Restaurant workers told to show their driver licenses.
By Matthew Pleasant - THE LEDGER
LAKELAND | A Polk County deputy was suspended in April after an investigation found he demanded driver licenses from Burger King workers and called a police officer after the restaurant incorrectly filled his wife's order.
Deputy Jason Platt, 31, called the officer, a personal friend, to the U.S. 98 restaurant in Lakeland but she refused to get involved, a report on the investigation says.
"I find it disturbing that a deputy sheriff would tarnish the image of the Polk County Sheriff's Office by getting involved in a dispute over a cheeseburger order at Burger King," wrote sheriff's Capt. Kevin Widner in a memo to his supervisor included in the investigation report.
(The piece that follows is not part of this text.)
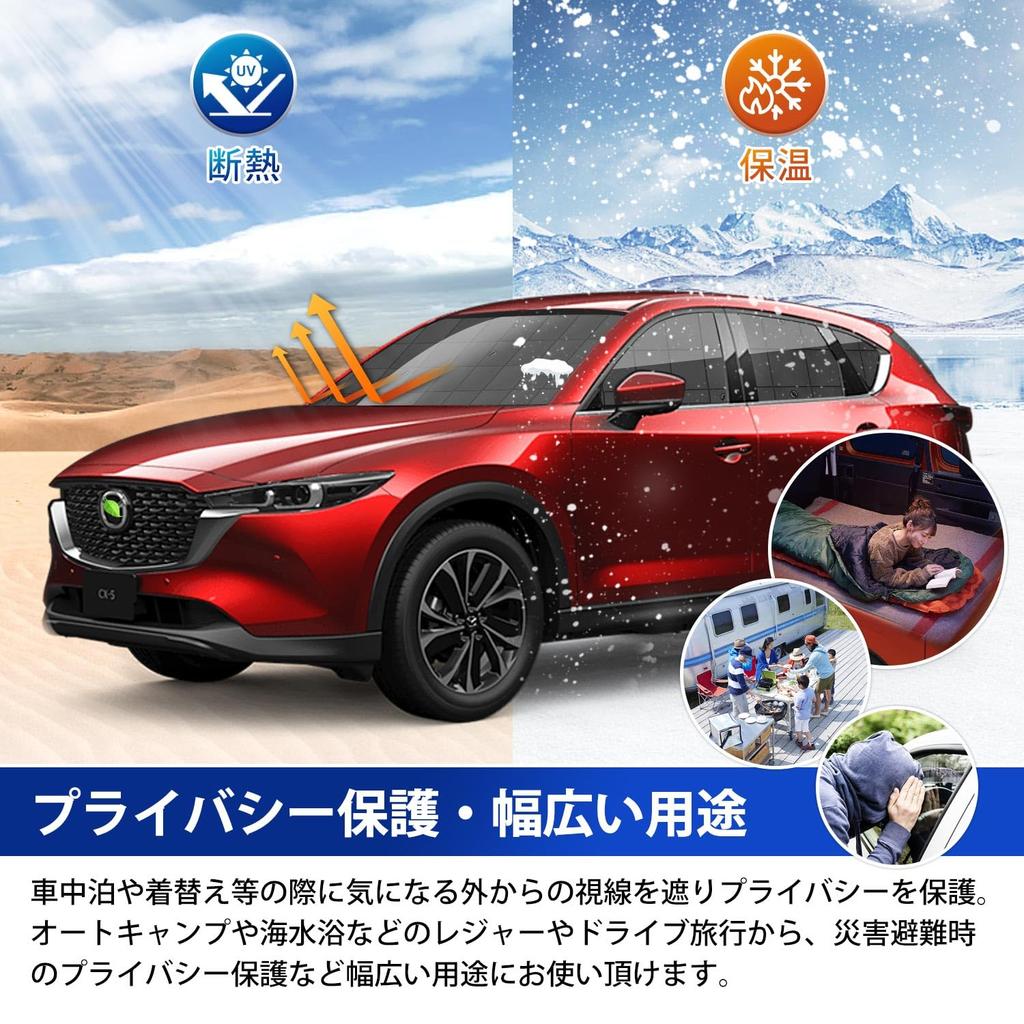 AUTO SPEC Mazda KF Series Lattice Full Set with Suction Compatible with CX5 2017 and Privacy UV Light Perfect for Car Outdoor Easy Manufacturer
Widner is captain of the sheriff's northwest district and is the commander over Platt.
Platt, who was on duty at the time, was suspended for 16 hours after the Sheriff's Office found he violated its policies prohibiting involvement in family-related disputes, exhibiting conduct unbecoming to a deputy and for refusing to give a Burger King manager his name.
Unclear is why Platt called the Lakeland officer. Widner concluded "there was no legal premise for any law enforcement agency to be involved in this petty situation."
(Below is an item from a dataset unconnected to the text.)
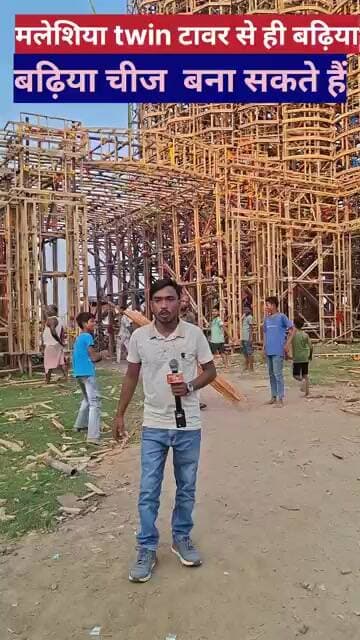मलेशिया twin टावर से ही बढ़िया-बढ़िया चीज बना सकते हैं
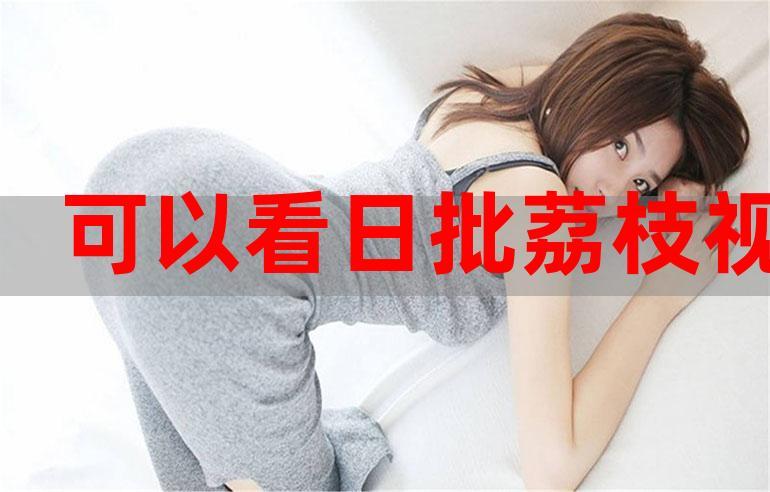 久久精品久久精品久久精品久久久久久的相关介绍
Platt joined the Sheriff's Office in August 2005 and earns about $41,000 annually. The suspension cost him about $315.
He declined a request for comment.
The incident happened the evening of March 7 when Platt's wife, Tara Platt, called her husband to tell him the Burger King at 3212 U.S. 98 N. gave her the wrong order.
Platt called Lakeland officer Tammy Hathcock to respond to the restaurant, which is outside the Sheriff's Office jurisdiction, he says in a written statement taken during the investigation.
He went to the restaurant and asked for the driver licenses of the manager, Jennifer Oliver, and the drive-through attendant, Dulcey Tarver.
"The worker asked why I needed her information," Platt wrote. "I advised her it was in reference to the disturbance that occurred with a customer."
Hathcock arrived outside. While Platt was talking with her, the store manager asked for his name. He continued to talk with Hathcock without giving the manager his name, according to the investigative report.
The manager took down his tag number. Hathcock refused to get involved in the situation.
In an interview with an investigating deputy, Oliver said she tried to smooth over the dispute with Tara Platt by offering her a free meal.
Platt refused and threatened to have police "straighten the matter out," the report says.
Tara Platt was later interviewed by the investigator and said she never asked her husband to come to the restaurant.
The Burger King manager declined to comment.